3.1 Temperature-dependent development

For temperature-dependent development experiments, complete larval mortality was observed in the 12°C temperature treatment for both diet types (larvae did not develop beyond second instar) and excluded from regression analyses; mortality in other temperature and diet treatment combinations ranged from 10 to 35%. The number of days required for the development of each life stage was inversely related to temperature, and development rates across life stages were linear from 17 to 32°C for both diet types (Figure 2). Across diet types, the number of days required for development was significantly different across temperature treatments for all life stages including egg (F = 102.78, P< 0.001), larval (F = 728.88, P< 0.001) and pupal development (F = 114.51, P< 0.001). For egg development, the number of days for development was not different between 27 and 32°C temperature treatments across diet types (P< 0.09); all other treatments were different. Differences were observed across all temperature treatments for larval and pupal life stages for combined data (artificial and perennial ryegrass diet). Agrotis ipsilon larvae developed faster on perennial ryegrass compared to artificial diet, averaging 30.62 ± 1.75 and 33.06 ± 2.27 development days for the perennial ryegrass and artificial diet treatments, respectively (F = 8.63, P = 0.004); differences in development rate were not observed across diet types for pupal development (F = 3.47, P = 0.07), averaging 12.67 ± 0.91 and 15.66 ± 0.97 for the perennial ryegrass and artificial diet, respectively.

Figure 2

Figure 2. Linear regression analysis of development rate (1/days) and temperature (17–32°C), estimated lower developmental thresholds (t ± SE), and thermal requirements in degree-days (k ± SE) of A. ipsilon life stages (larva, pupa, and egg-to-adult) reared on artificial (A-C) and perennial ryegrass diets (D-F) and combined datasets across diet treatments (G-I).

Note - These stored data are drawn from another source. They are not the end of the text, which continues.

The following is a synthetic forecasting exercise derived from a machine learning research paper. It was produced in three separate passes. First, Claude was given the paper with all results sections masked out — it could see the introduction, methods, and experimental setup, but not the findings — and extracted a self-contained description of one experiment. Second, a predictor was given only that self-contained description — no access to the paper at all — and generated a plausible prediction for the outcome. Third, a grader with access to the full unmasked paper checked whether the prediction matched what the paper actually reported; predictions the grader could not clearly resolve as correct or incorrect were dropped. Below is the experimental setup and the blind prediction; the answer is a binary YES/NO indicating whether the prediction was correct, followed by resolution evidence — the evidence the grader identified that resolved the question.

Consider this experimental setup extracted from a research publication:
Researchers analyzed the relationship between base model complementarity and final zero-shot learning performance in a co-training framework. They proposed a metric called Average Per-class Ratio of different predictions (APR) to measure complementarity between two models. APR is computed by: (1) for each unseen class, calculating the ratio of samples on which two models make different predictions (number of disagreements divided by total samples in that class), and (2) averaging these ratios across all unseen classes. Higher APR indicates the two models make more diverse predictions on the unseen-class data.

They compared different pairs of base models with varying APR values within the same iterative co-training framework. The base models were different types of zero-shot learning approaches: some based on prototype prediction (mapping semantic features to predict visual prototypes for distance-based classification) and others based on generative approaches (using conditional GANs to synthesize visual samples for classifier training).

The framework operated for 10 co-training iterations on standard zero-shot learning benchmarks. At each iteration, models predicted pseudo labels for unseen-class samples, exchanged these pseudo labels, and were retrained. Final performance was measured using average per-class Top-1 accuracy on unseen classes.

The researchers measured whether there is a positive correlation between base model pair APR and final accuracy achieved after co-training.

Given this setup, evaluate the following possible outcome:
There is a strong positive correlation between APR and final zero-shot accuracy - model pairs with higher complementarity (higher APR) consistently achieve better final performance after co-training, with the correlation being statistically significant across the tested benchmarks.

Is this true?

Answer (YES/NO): NO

Variable thermal constants (k) and lower developmental thresholds (t) were observed across diet treatments and A. ipsilon life stages (Figure 2). Due to insufficient egg laying across temperatures (17 to 32°C) for adult moths reared on perennial ryegrass and artificial diet, k and t requirements were calculated for the egg life stage with combined data across diet treatments (y = –0.01192 + 0.00394x, k = 96.81 ± 6.08, t = 8.05 ± 0.20). Agrotis ipsilon thermal requirements in degree-days were standardized across life stages and diet treatments using a mean lower developmental threshold (hereafter, ‘LDT’) (t or LDT = 9.8 ± 0.80°C) to estimate degree day accumulation thresholds. Thermal requirements in degree-days (LDT = 9.8°C) for the larval and pupal life stages were lower for perennial ryegrass diet-reared A. ipsilon (larva: k = 315.92 ± 18.85, pupa: k = 178.64 ± 20.62) compared to artificial diet (larva: k = 384.08 ± 19.30, pupa: k = 193.22 ± 109.27) (Table 1). The total thermal requirement to complete one generation (egg-to-adult) were k = 601.98 ± 16.01 and k = 658.71 ± 31.49 for perennial ryegrass and artificial diet treatments, respectively (Table 1). Thermal requirements for combined datasets (across perennial ryegrass and artificial diet treatments) for the egg, larva, pupa, and egg-to-adult life stages were 75.72, 372.44, 186.67, 648.47 degree days, respectively (Table 1); small (first to third instar) and large larvae (fourth to sixth instar) required approximately 142.16 and 230.28 degree days, respectively.

Table 1

Table 1. Thermal requirements (k ± SE) in degree-days of A. ipsilon life stages reared on artificial and perennial ryegrass diets and combined datasets using a constant lower developmental threshold averaged across life stages (LDT or t = 9.8°C).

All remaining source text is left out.